Homework Assignment #5

Prof. Parker Due Nov.12 5 PM in EEB. Electronic submissions due at 11:59 PM EE 477 Fall 2008

Assignment worth 1.25 regular assignments

Assume V_dd = 2.5 v. for these problems. Assume V_tp is -.7 V. Assume V_tn is .7 V. T_ox = 57 angstroms for thinox, and 5000 angstroms for thick oxide.

ε₀ (epsilon) = 8.85 X 10 ^-14 F/cm and ε_oxide(epsilon) = 3.9.

lambda = .120 microns.

C_jbsn = 17.27 x 10^-4 pF/ μm² and Cjbswn = 4.17 x 10^-4 pF/ μm (micrometer). C_jbsp = 18.8 x 10^-4 pF/ μm2and C_jbswp = 3.17 x 10^-4 pF/ μm (micrometer).

x_j (diffusion depth) = 0.1 microns.

1. a) (10%) Size the transistors in a 7-input NOR gate so that the worst-case rise times are twice the length of the fall times, assuming the smallest transistors are unit size.

b) (5%) Show an equivalent circuit of the NOR gate, with all capacitances shown. For the equivalent circuit, you can assume worst case rise time.

2. (10%) Size the transistors in a 5-input NAND gate so that the worst case rise and fall times are equal, assuming the smallest transistors are twice unit width and unit length. Label the inputs and explain the combination of input changes that gives worst case rise and fall times.

3. (10%) An off-chip inverter using a special kind of CMOS circuit outputs a "high" signal when the inverter output>=2 .2 v, and a "low" when the inverter output <= 0.2 v. The on-chip inverter receiving the signal sees a high at a minimum of 2 v, and a low at a maximum of 0. 3 v. If the noise signal has an amplitude swing of plus or minus .04 v., what are the noise margins?

4 a) (10%) For the compound gate circuit shown in the fall 2008 Homework 1 solution to Problem 4a, identify a critical path on the PMOS side that gives worst-case rise time, and on the NMOS side that gives worst case fall time, ignoring the output inverter. Specify the combination of previous inputs and present inputs that gives worst-case rise time.

b) (10%) Size the transistors in problem 4 on the critical path so that rise and fall times = rise and fall times of an inverter with unit size NMOS transistor and PMOS transistor 4 X width of NMOS transistor.
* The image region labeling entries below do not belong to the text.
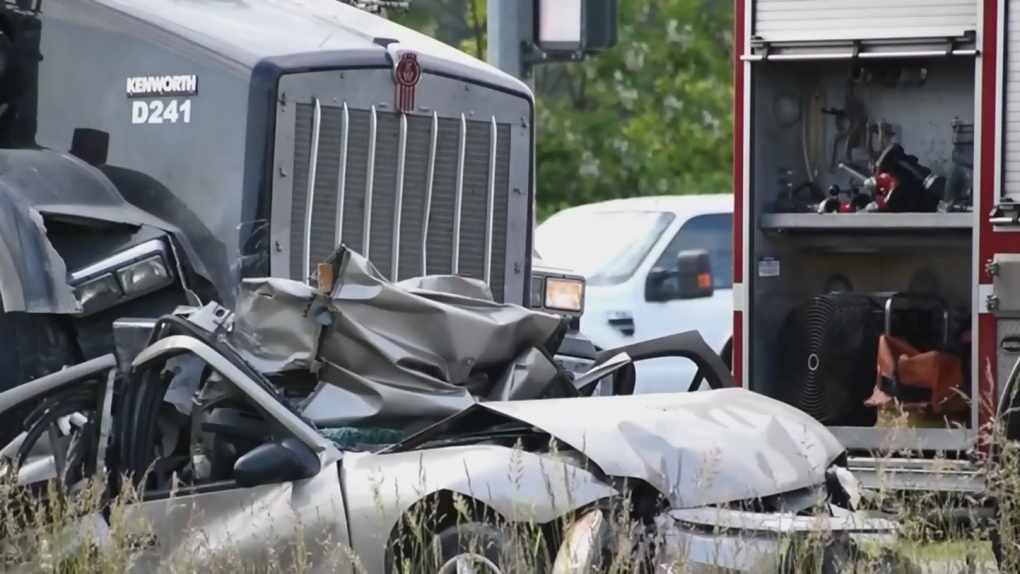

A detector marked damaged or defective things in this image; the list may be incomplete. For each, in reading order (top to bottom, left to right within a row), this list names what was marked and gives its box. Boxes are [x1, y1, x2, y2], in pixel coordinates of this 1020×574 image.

shattered windshield opening [534, 210, 677, 285]
crumpled sheet metal [229, 250, 567, 426]
wrecked silver car [0, 249, 909, 570]
crushed car hood [397, 391, 844, 507]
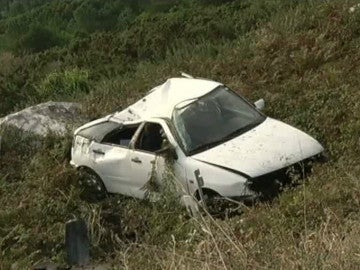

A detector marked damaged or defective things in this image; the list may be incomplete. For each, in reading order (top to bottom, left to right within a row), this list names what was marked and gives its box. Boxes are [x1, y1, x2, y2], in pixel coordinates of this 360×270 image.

crumpled roof [112, 77, 221, 121]
wrecked white car [69, 77, 324, 206]
overturned vehicle [69, 77, 324, 208]
broken windshield [173, 85, 266, 155]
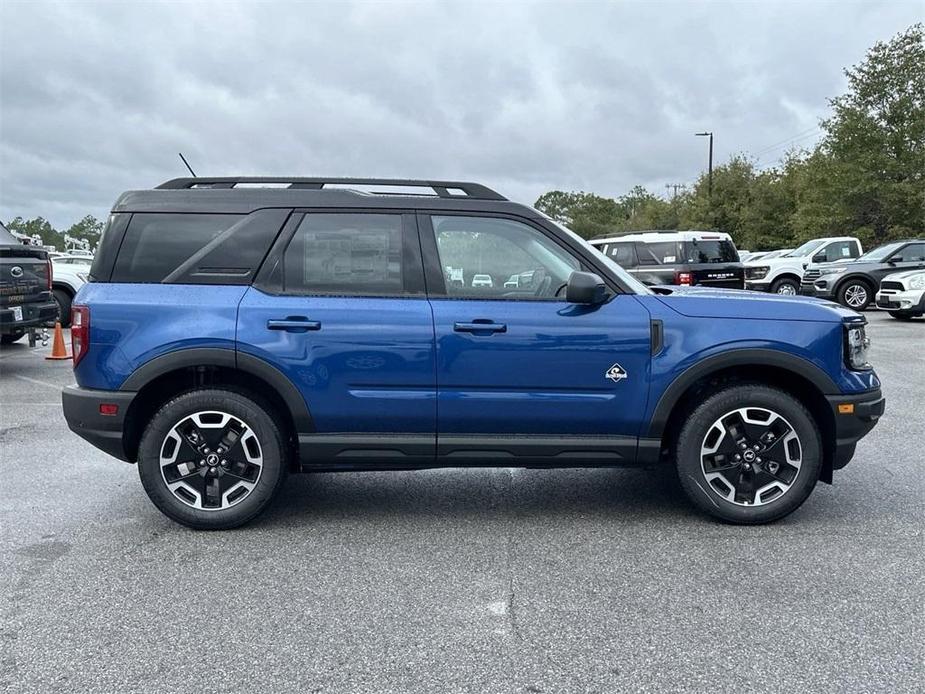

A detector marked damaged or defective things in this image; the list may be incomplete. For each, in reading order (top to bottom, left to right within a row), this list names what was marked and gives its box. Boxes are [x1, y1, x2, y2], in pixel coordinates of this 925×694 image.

c) (10%) For the PMOS transistor with A as input, size that transistor so the delay in the paths containing that transistor equal the delay in the PMOS critical path.

d) (5%) How many diffusion capacitances charge/discharge in the worst case, assuming no diffusion regions are shared?

e) (5%) Compute the worst case RC lumped time constant for this compound gate, in terms of Rchn for a unit size transistor, C_dp and C_dn.

5. (15%) Compute the gate capacitance of an NMOS transistor that has width dimensions 3 times minimum size, and 2x minimum length.

6. (15%) Compute the diffusion capacitance of the drain of an NMOS transistor that has dimensions 10 lambda wide by 4 lambda long. Use the method described in the lecture and the text. Note that this method might differ from past homework solutions.

7. (10 %) An inverter has the transistors sized so that as the input falls from V_dd to G_nd., the "C" point where both transistors are in saturation occurs at V_in = 1.55v. What does that tell us about the ratio of betas of the two transistors?

8. (10%) Assume an inverter is on segment D of the input/output transfer curve. If V_in = 1.6v, what is the maximum value of V_out to remain in the D segment?